Tarefas solicitadas:
A – Reproduza fielmente o trecho do artigo sobre a Copa Mitropa que começa em "Na década de" e termina em "WM, o 3-4-3.".
B – Dê prosseguimento ao artigo sobre a Copa Mitropa a partir da última frase apresentada.

======== Artigo ========

Por Guilherme Diniz
Ela foi a grande pioneira. Se hoje acompanhamos a Liga dos Campeões da UEFA anualmente, isso se deve à Copa Mitropa, torneio criado nos longínquos anos 1920 que reunia os principais clubes da Europa Central. Seu nome é uma contração do termo em alemão Mitteleuropa (Europa Central), e ela já foi chamada de Copa da Europa, alcançando um prestígio enorme no Velho Continente em seus tempos áureos. Com participação de clubes da Hungria, Áustria, Tchecoslováquia e Iugoslávia, a competição passou a ter representantes da Itália, Áustria e Romênia com o passar do tempo e teve grandes esquadrões, dinastias e craques como Giuseppe Meazza, Raimundo Orsi, Karel Pesek, Matthias Sindelar, Josef Bican, Nándor Hidegkuti, Ferenc Puskás, Sándor Kocsis, entre outros. É hora de relembrar.
Sumário
A ideia de Hugo Meisl

Na década de 1920, o tcheco Hugo Meisl, um dos maiores técnicos do século XX, arregaçou as mangas para começar um trabalho pioneiro, ávido e brilhante. O “craque do chapéu” começou a visitar a Inglaterra constantemente para aprender mais sobre o football e por lá conheceu Jimmy Hogan, que viraria seu fiel amigo e escudeiro para a transformação do futebol austríaco. Outra amizade cultivada por Meisl na ilha foi com Herbert Chapman, genial técnico tido como inventor do sistema tático WM, o 3-4-3.

======== Material fornecido ========

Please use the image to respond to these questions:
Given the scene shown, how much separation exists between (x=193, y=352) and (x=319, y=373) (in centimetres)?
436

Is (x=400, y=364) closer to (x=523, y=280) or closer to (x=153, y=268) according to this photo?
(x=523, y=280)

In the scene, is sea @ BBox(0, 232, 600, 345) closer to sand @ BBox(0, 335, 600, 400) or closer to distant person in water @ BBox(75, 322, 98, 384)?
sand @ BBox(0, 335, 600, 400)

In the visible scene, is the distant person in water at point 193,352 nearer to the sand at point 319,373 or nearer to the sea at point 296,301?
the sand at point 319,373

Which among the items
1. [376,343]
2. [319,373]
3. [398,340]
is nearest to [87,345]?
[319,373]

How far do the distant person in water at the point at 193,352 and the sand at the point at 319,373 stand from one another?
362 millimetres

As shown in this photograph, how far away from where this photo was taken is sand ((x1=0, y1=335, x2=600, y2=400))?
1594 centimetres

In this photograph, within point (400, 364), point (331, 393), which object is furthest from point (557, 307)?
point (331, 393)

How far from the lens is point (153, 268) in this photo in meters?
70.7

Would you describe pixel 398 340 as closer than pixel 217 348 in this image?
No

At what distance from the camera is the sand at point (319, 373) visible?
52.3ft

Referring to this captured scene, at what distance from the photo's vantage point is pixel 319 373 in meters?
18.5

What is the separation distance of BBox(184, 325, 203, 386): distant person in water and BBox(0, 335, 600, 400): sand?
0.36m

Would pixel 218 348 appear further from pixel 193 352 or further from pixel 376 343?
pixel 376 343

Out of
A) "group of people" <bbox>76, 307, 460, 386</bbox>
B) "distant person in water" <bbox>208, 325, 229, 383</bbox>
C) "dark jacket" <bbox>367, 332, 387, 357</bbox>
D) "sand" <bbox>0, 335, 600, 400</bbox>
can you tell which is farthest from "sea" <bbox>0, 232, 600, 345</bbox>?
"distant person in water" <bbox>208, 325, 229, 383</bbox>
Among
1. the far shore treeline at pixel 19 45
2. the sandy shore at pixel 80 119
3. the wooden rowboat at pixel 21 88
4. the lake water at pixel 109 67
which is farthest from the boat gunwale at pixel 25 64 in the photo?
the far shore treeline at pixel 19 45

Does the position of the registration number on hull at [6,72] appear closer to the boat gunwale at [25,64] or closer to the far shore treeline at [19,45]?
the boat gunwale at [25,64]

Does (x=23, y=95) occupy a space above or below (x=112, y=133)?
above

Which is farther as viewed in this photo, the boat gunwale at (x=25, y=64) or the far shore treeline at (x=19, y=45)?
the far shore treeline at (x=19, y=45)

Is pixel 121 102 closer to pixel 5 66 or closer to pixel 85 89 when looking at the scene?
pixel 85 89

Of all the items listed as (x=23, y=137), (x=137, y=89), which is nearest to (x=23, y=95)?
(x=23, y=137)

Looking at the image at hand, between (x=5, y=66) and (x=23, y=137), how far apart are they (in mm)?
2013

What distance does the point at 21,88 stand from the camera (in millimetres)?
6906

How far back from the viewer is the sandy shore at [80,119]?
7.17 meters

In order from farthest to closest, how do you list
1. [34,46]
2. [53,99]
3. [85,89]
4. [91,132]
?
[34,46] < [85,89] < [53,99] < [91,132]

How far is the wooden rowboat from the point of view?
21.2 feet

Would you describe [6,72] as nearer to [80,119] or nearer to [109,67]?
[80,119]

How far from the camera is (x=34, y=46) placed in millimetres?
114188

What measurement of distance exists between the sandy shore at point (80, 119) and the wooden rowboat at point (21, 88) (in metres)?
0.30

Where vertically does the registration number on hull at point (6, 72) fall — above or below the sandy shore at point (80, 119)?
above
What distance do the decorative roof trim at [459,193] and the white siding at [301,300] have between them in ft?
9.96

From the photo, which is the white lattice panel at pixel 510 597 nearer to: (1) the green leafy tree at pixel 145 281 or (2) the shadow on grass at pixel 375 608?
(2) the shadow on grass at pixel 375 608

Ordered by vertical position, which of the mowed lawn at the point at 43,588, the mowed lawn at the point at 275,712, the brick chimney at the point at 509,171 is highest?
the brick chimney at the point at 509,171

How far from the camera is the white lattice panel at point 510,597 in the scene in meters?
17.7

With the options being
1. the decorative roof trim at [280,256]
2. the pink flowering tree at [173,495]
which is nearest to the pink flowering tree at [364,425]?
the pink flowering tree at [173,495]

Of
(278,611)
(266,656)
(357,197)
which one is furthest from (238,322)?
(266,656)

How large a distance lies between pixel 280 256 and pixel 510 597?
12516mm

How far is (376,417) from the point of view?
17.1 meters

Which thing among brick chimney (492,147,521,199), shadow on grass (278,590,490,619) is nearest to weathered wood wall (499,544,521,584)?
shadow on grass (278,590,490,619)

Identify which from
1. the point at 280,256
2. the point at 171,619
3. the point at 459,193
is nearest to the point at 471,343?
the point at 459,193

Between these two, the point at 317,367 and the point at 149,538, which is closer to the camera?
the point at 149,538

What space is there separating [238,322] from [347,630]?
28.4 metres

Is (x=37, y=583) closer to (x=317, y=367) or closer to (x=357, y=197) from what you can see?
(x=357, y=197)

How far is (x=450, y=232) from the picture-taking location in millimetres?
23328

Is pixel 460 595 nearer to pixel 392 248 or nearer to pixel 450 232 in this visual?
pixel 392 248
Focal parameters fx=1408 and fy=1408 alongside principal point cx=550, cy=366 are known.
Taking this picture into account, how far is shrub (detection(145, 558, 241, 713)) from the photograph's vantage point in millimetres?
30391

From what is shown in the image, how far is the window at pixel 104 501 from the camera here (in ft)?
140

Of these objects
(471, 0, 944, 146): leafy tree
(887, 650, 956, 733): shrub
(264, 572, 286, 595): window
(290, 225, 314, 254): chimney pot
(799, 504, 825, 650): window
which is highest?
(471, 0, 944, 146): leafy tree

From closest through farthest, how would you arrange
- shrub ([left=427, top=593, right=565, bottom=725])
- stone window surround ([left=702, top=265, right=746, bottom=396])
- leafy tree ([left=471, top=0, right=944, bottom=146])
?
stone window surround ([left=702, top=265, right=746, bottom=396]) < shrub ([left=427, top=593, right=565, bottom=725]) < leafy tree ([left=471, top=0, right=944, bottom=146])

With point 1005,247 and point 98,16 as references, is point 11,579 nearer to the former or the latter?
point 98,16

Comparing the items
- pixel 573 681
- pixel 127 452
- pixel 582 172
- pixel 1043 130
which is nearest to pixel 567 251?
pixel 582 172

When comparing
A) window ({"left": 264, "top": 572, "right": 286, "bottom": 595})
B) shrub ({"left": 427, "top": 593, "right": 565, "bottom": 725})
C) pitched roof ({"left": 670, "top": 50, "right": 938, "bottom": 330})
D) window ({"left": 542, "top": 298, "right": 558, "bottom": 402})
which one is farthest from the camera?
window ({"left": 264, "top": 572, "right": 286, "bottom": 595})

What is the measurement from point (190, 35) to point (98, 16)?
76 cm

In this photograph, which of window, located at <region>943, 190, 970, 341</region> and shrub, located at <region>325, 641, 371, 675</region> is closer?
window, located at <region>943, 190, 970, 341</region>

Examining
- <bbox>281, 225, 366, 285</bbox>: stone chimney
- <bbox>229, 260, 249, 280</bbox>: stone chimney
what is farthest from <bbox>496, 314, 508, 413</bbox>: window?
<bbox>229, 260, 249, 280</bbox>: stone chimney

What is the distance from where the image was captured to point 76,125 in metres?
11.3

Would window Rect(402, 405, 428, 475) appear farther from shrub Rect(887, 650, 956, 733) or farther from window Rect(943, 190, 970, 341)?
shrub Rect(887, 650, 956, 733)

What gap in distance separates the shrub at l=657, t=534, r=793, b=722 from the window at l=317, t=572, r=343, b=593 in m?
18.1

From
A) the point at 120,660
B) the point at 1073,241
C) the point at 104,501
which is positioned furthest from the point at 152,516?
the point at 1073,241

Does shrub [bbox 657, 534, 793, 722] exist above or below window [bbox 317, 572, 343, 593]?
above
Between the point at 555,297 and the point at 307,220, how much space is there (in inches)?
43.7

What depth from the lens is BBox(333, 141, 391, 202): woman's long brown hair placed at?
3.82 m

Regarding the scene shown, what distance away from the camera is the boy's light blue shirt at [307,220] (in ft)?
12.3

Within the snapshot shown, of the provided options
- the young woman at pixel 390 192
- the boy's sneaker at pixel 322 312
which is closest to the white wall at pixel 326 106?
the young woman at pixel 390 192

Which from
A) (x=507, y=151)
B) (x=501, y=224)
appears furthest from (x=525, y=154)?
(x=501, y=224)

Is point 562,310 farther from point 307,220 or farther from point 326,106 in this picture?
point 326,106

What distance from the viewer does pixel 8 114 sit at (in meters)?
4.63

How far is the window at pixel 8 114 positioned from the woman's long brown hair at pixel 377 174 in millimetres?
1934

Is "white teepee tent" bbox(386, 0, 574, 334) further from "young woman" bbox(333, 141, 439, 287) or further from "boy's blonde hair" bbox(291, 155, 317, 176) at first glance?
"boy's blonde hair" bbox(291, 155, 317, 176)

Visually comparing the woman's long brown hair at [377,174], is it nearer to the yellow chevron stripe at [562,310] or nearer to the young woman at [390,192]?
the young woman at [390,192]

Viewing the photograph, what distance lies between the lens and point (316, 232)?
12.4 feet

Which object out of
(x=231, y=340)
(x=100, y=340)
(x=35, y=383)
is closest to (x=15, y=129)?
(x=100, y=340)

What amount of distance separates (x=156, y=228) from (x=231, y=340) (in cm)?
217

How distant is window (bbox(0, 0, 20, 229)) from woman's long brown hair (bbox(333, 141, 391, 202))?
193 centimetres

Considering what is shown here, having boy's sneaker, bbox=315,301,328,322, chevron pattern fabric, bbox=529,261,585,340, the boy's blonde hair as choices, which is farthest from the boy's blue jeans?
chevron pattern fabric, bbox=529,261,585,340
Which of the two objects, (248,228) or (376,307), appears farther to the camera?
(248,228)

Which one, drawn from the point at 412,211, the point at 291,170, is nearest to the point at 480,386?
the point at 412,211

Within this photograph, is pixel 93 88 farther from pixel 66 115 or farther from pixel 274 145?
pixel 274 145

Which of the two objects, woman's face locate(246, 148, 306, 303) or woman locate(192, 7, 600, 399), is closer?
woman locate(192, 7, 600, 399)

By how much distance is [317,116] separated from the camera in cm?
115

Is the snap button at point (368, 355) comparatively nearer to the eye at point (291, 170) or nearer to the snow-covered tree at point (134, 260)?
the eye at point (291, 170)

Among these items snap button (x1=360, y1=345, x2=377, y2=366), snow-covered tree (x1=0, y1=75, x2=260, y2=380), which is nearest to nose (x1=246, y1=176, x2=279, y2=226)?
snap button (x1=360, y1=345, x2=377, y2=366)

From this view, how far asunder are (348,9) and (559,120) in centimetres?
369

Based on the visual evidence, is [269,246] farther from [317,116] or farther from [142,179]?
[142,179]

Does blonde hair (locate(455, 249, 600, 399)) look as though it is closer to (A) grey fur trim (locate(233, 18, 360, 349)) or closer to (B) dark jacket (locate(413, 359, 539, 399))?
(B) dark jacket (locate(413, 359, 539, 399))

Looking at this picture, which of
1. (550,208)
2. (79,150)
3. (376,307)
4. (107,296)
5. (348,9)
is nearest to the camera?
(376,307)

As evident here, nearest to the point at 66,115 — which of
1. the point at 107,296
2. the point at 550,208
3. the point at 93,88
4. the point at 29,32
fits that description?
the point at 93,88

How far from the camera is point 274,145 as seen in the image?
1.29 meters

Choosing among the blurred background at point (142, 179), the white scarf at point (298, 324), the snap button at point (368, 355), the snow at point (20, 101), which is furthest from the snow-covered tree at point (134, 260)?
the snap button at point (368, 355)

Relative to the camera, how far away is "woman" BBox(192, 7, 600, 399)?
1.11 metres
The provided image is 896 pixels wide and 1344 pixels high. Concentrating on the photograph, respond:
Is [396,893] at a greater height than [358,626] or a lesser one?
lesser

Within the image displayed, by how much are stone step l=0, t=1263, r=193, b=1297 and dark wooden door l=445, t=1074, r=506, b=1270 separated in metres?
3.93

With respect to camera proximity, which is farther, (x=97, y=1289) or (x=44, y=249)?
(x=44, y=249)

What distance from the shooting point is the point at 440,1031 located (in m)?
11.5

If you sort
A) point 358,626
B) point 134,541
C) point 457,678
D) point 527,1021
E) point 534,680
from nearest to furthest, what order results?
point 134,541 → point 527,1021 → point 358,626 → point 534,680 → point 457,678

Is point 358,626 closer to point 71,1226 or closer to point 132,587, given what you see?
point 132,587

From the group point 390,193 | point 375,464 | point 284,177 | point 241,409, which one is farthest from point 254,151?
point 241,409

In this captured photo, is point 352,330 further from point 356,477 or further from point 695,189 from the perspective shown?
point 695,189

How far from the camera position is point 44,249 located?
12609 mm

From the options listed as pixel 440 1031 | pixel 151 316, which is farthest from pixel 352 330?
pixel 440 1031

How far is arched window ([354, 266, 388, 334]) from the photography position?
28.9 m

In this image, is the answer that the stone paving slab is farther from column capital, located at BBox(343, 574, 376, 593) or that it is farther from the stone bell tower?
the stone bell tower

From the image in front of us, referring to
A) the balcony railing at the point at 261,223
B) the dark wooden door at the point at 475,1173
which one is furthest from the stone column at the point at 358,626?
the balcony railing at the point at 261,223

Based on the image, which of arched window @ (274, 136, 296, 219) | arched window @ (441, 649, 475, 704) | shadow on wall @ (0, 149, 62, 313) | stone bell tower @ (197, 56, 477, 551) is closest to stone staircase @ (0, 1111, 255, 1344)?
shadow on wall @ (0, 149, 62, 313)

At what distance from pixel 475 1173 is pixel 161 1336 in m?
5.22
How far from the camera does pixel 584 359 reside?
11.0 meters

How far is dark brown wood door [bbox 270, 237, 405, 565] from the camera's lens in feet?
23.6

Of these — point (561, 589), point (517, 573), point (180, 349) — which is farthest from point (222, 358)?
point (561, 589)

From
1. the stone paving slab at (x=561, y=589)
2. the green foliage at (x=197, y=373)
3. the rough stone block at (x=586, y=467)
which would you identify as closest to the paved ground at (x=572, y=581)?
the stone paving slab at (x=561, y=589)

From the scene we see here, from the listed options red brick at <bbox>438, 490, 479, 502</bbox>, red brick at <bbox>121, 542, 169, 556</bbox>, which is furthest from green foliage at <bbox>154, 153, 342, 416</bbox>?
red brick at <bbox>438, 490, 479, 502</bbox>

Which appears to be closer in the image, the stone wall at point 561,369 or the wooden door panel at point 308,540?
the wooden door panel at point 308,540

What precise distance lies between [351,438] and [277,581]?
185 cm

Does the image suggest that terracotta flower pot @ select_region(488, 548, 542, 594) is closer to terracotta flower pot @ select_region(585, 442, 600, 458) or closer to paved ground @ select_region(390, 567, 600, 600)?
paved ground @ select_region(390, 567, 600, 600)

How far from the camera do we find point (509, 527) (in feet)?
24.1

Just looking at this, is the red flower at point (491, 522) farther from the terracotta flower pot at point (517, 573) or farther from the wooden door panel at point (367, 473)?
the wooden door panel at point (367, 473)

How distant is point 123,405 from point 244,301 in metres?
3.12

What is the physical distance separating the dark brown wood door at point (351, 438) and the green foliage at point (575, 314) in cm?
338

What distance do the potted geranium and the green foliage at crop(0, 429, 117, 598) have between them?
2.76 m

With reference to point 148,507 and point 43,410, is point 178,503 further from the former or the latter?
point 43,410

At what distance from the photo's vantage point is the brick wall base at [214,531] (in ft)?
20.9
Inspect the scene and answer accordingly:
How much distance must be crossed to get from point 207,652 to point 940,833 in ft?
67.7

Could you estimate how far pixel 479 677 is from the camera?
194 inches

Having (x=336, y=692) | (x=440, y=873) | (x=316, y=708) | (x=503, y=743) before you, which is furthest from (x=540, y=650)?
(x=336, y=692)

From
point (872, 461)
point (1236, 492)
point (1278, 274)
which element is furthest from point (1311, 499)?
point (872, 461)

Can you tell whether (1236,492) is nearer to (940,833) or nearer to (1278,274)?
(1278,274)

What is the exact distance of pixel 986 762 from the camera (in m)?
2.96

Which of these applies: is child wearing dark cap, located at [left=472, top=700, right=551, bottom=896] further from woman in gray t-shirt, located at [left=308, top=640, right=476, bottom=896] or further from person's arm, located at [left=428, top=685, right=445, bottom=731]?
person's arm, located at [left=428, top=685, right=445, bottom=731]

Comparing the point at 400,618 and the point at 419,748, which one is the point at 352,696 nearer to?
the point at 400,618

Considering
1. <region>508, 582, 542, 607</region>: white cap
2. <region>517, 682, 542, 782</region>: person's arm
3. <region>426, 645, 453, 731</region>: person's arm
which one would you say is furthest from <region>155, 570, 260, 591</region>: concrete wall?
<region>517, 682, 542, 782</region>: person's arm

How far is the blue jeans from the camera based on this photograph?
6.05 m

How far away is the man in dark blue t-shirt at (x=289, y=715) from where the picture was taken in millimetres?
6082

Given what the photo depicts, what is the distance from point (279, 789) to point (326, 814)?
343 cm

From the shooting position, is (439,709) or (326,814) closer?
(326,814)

========

Respostas por tarefa:
A –
Na década de 1920, o tcheco Hugo Meisl, um dos maiores técnicos do século XX, arregaçou as mangas para começar um trabalho pioneiro, ávido e brilhante. O “craque do chapéu” começou a visitar a Inglaterra constantemente para aprender mais sobre o football e por lá conheceu Jimmy Hogan, que viraria seu fiel amigo e escudeiro para a transformação do futebol austríaco. Outra amizade cultivada por Meisl na ilha foi com Herbert Chapman, genial técnico tido como inventor do sistema tático WM, o 3-4-3.

B –
Meisl era a favor da troca de experiências e do conhecimento compartilhado entre países para o aprimoramento do esporte. Junto com Hogan, passou a estudar cada vez mais as táticas do futebol e viu que o continente necessitava de competições onde as seleções e os clubes pudessem medir forças. Com isso, em julho de 1927, Hugo Meisl tratou de iniciar de uma vez só duas competições que seriam fundamentais para o desenvolvimento futebolístico: a Copa Mitropa e a Copa Internacional da Europa Central. A primeira tinha como objetivo reunir os principais clubes dos países da Europa Central, uma espécie de torneio intercontinental de clubes. A outra competição (Copa Internacional) era semelhante à Mitropa, mas com seleções também da Europa Central disputando o título de melhor equipe do continente. Essa Copa inspirou a criação, em 1960, da Eurocopa.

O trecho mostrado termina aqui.